Маркиз дважды перечитал это прошение и, возвращая его фаворитке, спросил, что она собирается с ним делать.

— По всей видимости, отослать, — ответила та со своим обычным бесстыдством.

— Куда?

— По адресу.

— Папе?

— Папе.

— И затем?

— Вы не догадываетесь?

— Нет.

— Боже мой, до чего вы сегодня непонятливы!

— Возможно; но так или иначе я не догадываюсь.

— Значит, вы подумали, что я покровительствовала госпоже де Монтессон, не имея своей цели? Значит, вы забыли о великом дофине и мадемуазель Шуэн, о Людовике Четырнадцатом и госпоже де Ментенон? Целыми днями призывают короля подражать своему прославленному предку. Так что им нечего будет сказать.

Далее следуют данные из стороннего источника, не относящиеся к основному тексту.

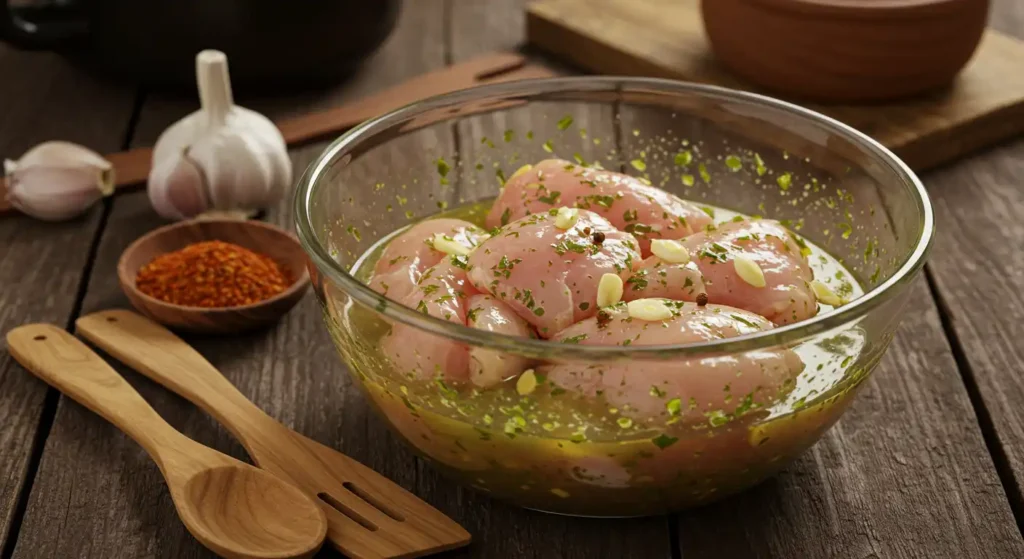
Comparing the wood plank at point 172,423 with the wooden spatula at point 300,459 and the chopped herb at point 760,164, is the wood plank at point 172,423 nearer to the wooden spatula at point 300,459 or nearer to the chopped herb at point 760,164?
the wooden spatula at point 300,459

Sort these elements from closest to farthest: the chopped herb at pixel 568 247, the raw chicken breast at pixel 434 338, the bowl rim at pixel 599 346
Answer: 1. the bowl rim at pixel 599 346
2. the raw chicken breast at pixel 434 338
3. the chopped herb at pixel 568 247

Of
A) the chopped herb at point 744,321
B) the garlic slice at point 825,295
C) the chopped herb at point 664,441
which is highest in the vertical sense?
the chopped herb at point 744,321

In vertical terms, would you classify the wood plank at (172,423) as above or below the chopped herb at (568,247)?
below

Я, кажется, вполне стою вдовы Скаррона; и, кроме того, мне не шестьдесят лет.

— О сударыня, сударыня, что я слышу? — сказал г-н де Шовелен, бледнея и делая шаг назад.

В эту минуту дверь отворилась и Замор возвестил:

— Король.

— Король! — воскликнула г-жа Дюбарри, схватив г-на де Шовелена за руку, — это король, ни слова. Мы вернемся к этой теме как-нибудь в другой раз.

Вошел король.

Взгляд его устремился прежде всего на г-жу Дюбарри, однако первые слова обращены были к маркизу.

— Ах, Шовелен, Шовелен! — воскликнул король, пораженный тем, как изменились черты маркиза, — да неужели вы вправду хотите умереть? У вас действительно вид призрака, друг мой.

— Умереть! Господину де Шовелену умереть! — вскричала, смеясь, безрассудная молодая женщина. — Да, как бы не так! Я ему это запрещаю. Вы же помните, государь, предсказание, которое ему сделали пять лет назад на Сен-Жерменской ярмарке?

— Какое предсказание? — спросил король.

— Повторить его?

— Конечно.

— Надеюсь, вы не верите предсказаниям, государь.

— Нет; но даже если бы и верил, все равно говорите.

— Так вот, господину де Шовелену нагадали, что он умрет за два месяца до кончины вашего величества.

— И какой глупец предсказал ему это? — с некоторым беспокойством спросил король.

— Весьма искусный колдун, тот самый, что предсказал мне…

— Все это глупости! — перебил король с жестом явного нетерпения. — Пойдемте смотреть зеркало.